Well, it can't be explained as if a person had little scientific education, unfortunately.
All that I'll say is this:
1. All atomic structures absorb wavelengths of the light spectrum (visible AND others) differently.
2. When you pass full spectrum light through a gaseous amount of a molecule (DMS or whatever), the atoms in the molecular structure absorb certain wavelengths as does the structural arrangement; so molecules also have specific light wavelength absorption fingerprints. This is how all molecule-identifying spectroscopy works today. Our commonly used alternative testing (Mass Spec) requires an in-hand sample, so we are stuck with light spectroscopy.

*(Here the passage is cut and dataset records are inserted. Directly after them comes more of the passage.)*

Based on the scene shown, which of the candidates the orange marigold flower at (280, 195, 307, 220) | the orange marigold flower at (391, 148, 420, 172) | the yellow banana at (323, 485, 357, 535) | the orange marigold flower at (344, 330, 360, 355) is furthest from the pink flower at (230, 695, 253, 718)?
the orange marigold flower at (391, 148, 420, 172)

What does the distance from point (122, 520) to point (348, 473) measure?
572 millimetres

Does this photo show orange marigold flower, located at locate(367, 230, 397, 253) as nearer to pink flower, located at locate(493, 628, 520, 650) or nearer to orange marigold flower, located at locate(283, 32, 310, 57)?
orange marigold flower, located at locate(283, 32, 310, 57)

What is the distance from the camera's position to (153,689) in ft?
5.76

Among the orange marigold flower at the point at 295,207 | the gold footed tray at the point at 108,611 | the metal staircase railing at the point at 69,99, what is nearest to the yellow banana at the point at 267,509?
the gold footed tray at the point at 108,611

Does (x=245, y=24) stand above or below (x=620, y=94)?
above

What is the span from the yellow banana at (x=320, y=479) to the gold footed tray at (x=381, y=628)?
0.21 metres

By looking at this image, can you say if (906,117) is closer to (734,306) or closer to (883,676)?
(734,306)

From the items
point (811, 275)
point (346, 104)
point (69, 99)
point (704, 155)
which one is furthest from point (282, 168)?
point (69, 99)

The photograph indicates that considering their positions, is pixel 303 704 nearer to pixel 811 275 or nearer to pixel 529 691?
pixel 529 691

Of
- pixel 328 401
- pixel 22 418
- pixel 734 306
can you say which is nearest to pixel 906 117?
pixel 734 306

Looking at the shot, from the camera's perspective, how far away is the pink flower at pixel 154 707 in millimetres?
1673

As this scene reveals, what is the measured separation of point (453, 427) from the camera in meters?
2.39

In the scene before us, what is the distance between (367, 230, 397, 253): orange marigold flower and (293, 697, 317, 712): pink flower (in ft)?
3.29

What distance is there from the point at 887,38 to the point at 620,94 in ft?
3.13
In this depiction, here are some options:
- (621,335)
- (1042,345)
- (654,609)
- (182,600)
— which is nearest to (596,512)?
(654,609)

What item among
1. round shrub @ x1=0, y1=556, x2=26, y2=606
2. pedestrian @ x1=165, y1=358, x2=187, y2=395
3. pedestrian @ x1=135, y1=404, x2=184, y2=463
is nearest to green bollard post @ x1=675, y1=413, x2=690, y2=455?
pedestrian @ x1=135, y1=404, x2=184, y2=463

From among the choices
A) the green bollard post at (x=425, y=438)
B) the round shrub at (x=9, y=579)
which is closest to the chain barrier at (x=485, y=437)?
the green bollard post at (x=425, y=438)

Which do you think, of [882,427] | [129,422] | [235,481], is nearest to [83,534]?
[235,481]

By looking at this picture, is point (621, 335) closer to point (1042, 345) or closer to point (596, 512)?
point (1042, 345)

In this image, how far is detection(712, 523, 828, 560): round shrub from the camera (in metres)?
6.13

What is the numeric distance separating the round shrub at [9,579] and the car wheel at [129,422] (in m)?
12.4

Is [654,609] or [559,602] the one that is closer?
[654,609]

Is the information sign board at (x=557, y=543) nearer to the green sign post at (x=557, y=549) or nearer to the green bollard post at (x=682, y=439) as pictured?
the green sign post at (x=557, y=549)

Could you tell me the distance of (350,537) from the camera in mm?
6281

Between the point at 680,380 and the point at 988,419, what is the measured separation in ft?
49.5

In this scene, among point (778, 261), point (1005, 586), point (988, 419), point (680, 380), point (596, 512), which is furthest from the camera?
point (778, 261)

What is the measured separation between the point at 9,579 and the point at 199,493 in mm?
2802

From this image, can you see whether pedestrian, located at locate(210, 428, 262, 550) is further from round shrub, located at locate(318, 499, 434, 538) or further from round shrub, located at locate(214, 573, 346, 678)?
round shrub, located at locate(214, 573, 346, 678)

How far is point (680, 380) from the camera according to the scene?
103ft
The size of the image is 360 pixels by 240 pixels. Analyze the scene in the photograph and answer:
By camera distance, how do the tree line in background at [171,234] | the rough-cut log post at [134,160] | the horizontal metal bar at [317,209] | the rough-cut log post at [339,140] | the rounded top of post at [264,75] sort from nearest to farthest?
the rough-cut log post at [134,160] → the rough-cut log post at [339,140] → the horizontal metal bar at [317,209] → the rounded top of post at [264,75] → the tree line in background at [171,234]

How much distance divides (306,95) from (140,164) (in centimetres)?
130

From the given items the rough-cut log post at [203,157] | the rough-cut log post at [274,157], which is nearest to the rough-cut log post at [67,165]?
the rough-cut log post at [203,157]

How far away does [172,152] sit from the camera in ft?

3. Suns create nearly full spectrum light. (even after their light escapes through their own atmospheres, it is fairly "full". Different stars are classified as to what wavelengths their atmospheres absorb. If you know the star type, you know what its light spectrum [full minus what it absorbs itself] should look like. In this case that almost doesn't matter as we are comparing sort of a status quo vs interference state condition.
4. If something else passes between us and the star, and its surrounding gases absorb the star light in its path to us, that something's molecules absorb their characteristic wavelengths just as they would do to a light source we shown on them in the lab. That star light would emerge through those clouds minus the absorbed wavelengths, and keep on to us.
5. When we see the light from the Sun of that system, it will be minus the wavelengths it itself absorbed, and the wavelengths that the intervening planet (or even a gaseous cloud) absorbed. When the planet moves out of the way, the spectrum changes and the otherwise absorbed light lines return. So we know which molecules were in the atmosphere or intervening cloud.
6. All that has been known, and sort of understood (as much as anything really fundamentally microcosmic can be understood.) The problem therefore is technological, not scientific. All such discoveries have waited until we could manage the light-sensitive-gathering ability to collect enough light to measure things at all. We're still WAY short of we really need in light-gathering tech.